Tesla has always been an attention-grabbing company, but the announcement of the $35,000 USD Model 3 might be their biggest yet. Auto enthusiasts and commentators have been eagerly anticipating the release of the carmakers lowest-priced model, and now that the $49,000 premium model is available for US consumers the hype is greater than ever.
While we shouldn’t count on a flat exchange-rate markup when the base model reaches Australia later this year, we are likely to see a price within close range of Australia’s cheapest EVs — Which naturally begs the question: are we on the verge of an EV price war?
The idea isn’t as far-fetched as it may seem. As electric vehicle technology becomes more and more mainstream, price is rapidly becoming the deciding factor for Aussies looking to make the switch from combustion. The Hyundai Ioniq was recently confirmed as Australia’s cheapest EV to-date at just under $50,000, and other carmakers are rapidly following suit with offerings in a similar range.
It’s already started happening in the US. American dealerships are recognising the impact a $35,000 Tesla will have and are rapidly discounting their range of EV offerings. Factor in the reduced running & maintenance costs, and EVs are looking more affordable than ever.
And at $35,000 for all that car, we’re talking about a seriously hard-to-argue prospect for a lot of potential EV buyers.
Under the hood
But true beauty is not skin deep. It doesn’t matter how sexy they made it if Tesla couldn’t deliver the specs to compete in a rapidly-growing market — But they have, and it might be the most exciting part. The base Model 3 can do 0-100 in 5.6 seconds, has over 350 km’s of range, and has the option to be fitted with dual-motor all-wheel drive.
Tesla have made a genuine shift with the Model 3. Eight airbags and a hybrid aluminium/steel frame make for strong safety specs alongside traction control, electronic stability and collision avoidance. Up to five adults can reportedly fit comfortably in the car with their luggage. Many of the features from their dearer models have also transitioned to the Model 3, including voice-activated controls, onboard maps & navigation, and keyless entry.
What’s next for Aus?
As much as we like to theorise and argue amongst ourselves, nobody really knows exactly what’s in store for the Australian EV market. Tech and market trends are pointing to some significant growth in the near future, but we’ll have to wait until the back half of this year to know exactly what impact the Model 3 will have Down Under.

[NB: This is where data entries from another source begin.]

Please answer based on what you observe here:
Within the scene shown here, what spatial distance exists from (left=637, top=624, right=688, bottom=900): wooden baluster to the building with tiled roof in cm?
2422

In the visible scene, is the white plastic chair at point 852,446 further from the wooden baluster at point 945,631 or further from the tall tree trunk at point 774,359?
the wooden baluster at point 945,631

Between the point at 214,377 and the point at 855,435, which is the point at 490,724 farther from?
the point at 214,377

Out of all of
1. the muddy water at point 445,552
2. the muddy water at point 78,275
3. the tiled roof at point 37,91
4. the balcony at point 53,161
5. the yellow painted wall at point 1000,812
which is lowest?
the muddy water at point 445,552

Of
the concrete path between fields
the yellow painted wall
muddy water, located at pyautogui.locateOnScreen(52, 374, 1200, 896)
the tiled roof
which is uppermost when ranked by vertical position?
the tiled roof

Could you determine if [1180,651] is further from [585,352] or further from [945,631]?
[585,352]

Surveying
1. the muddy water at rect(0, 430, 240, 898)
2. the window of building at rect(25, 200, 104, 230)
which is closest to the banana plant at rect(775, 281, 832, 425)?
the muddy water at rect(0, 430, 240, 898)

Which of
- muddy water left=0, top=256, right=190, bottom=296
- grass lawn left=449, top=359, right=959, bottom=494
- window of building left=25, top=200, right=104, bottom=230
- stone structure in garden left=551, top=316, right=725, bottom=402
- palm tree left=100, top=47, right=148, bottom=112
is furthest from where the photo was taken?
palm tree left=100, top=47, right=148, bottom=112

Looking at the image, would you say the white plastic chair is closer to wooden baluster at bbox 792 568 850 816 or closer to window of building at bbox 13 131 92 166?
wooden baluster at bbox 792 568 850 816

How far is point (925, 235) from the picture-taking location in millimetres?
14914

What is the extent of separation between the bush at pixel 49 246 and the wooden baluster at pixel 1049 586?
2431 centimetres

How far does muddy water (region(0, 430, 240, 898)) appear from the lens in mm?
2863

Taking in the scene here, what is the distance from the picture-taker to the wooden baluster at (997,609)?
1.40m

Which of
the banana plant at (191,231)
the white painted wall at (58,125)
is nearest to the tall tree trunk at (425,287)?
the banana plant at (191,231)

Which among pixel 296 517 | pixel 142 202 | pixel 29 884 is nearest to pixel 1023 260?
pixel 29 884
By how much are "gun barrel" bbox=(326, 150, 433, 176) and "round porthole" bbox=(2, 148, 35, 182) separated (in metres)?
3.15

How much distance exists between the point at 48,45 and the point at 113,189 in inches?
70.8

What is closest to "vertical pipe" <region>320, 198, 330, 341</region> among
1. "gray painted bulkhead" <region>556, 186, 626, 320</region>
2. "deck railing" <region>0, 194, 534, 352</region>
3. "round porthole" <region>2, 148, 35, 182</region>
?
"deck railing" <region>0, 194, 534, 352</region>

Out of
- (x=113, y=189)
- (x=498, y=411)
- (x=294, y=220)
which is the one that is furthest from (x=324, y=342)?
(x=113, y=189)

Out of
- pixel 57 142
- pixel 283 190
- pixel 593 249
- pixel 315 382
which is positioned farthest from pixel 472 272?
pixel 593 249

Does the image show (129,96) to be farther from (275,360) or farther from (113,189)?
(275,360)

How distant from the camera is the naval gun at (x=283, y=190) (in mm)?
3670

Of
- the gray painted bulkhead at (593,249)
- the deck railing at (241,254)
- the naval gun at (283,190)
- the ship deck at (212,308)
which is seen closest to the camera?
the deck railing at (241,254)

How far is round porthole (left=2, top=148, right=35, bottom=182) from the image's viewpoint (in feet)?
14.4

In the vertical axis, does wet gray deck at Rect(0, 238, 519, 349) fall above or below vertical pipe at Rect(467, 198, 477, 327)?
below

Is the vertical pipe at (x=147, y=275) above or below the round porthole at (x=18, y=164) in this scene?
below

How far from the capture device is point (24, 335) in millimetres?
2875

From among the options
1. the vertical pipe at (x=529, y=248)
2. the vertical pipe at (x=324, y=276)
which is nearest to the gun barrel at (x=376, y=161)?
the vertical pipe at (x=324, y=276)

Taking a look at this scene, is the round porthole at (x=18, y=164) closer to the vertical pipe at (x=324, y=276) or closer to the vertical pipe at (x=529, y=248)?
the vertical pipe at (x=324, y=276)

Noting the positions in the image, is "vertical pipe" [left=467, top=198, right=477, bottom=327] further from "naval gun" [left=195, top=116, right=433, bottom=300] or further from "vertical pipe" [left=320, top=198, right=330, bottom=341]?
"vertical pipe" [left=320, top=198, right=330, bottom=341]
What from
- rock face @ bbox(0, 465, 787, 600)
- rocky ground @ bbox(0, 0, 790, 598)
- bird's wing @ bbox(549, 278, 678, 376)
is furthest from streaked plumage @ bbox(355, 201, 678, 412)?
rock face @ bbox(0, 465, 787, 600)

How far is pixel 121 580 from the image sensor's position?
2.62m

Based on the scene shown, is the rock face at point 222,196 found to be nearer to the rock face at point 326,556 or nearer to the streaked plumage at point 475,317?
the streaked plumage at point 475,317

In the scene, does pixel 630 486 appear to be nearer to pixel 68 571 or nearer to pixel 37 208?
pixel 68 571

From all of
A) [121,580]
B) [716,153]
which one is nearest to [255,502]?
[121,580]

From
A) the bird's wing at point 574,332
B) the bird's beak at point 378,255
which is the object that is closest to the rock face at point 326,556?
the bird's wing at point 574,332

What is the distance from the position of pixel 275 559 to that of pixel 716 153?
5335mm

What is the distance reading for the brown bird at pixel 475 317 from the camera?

The real question is exactly how high the pricing will be. It’s important to remember that any Model 3s coming to Australia will have to be imported, so costs will necessarily go up for Aussie buyers. There’s also the abysmally-low AUD/USD exchange rate to consider; we just can’t buy as much as we’d like for our cash right now.
In spite of these factors we can be confident of one thing; the Model 3 will be by far the cheapest Tesla we’ve ever seen, and it will inevitably affect the EV market nationwide when it lands.